Das war ein Fehler. Mysati, die in der Küche hinter der Anrichte stand, sah in dieser Bewegung Provokation genug für die zweite Salve. Der Pfefferstreuer verfehlte Ewigks Kopf nur um Millimeter.

»Himmel, Mysati!«, zuckte der Reporter zusammen. Fassungslos starrte er sie an. »Was hast du denn jetzt schon wieder? Was habe ich gemacht, hm?«

»Den Verstand verloren, das hast du«, stieß sie zischend zwischen zusammengebissenen Zähnen hervor. Ihr Zorn war echt. »Und ich will dich nicht mehr sehen. Also verschwinde endlich, Ted Ewigk, bevor ich richtig böse werde.« Sie griff nach der heißen Bratpfanne auf dem Herd. Lammkeulen fielen zu Boden, als sie die Pfanne zum Wurf hob.

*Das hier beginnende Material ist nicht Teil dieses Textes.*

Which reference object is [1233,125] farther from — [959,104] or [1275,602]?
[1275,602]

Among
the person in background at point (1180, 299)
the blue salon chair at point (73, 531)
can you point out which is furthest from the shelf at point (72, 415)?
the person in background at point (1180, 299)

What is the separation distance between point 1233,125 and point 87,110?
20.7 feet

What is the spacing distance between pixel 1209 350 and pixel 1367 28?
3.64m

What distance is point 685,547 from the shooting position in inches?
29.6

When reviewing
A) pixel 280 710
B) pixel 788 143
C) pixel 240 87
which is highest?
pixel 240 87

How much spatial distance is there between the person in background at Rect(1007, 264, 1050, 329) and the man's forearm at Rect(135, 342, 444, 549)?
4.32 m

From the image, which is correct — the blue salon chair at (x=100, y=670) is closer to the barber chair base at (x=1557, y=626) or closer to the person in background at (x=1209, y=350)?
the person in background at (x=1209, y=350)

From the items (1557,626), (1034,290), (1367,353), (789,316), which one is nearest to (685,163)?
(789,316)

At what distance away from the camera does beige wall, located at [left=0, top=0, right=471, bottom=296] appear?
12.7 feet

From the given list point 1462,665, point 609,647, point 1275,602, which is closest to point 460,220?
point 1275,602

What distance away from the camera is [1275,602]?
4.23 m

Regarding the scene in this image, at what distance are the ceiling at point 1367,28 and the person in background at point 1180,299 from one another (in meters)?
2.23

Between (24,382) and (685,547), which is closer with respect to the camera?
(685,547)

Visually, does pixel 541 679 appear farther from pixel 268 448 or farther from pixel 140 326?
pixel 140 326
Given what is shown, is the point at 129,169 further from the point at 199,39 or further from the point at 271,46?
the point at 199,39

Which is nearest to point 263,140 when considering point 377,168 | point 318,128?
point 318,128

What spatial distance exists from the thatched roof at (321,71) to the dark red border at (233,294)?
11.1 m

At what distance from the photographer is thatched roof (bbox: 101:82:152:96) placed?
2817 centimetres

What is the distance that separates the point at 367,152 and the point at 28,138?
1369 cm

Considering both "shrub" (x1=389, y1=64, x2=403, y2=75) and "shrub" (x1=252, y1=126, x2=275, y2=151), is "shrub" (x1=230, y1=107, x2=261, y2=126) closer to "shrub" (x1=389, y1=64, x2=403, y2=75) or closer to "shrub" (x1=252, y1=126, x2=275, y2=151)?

Ewigk hob abwehrend die Hände und wich zurück. »Okay, okay.« Auch in ihm loderte nun die Wut auf. War diese spinnerte Frau jetzt völlig durchgeknallt? Verletzter Stolz und trotzige Sturheit vermischten sich in ihm zu einer ätzenden Melange aus Zorn. »Dann bleib halt allein. Juckt mich nicht. Schönen Abend noch.«

Sprach’s, drehte sich um und verließ wortlos die Villa.

***

Dass er besser einen Mantel mitgenommen hätte, merkte Ted Ewigk erst nach einigen Dutzend Schritten. Die Nacht war kalt. Kein Wunder, regierte doch noch immer der Januar, und auch wenn es in Rom länger nicht geschneit hatte und auch kein Frost zu erwarten war, blieb ein Winter ein Winter.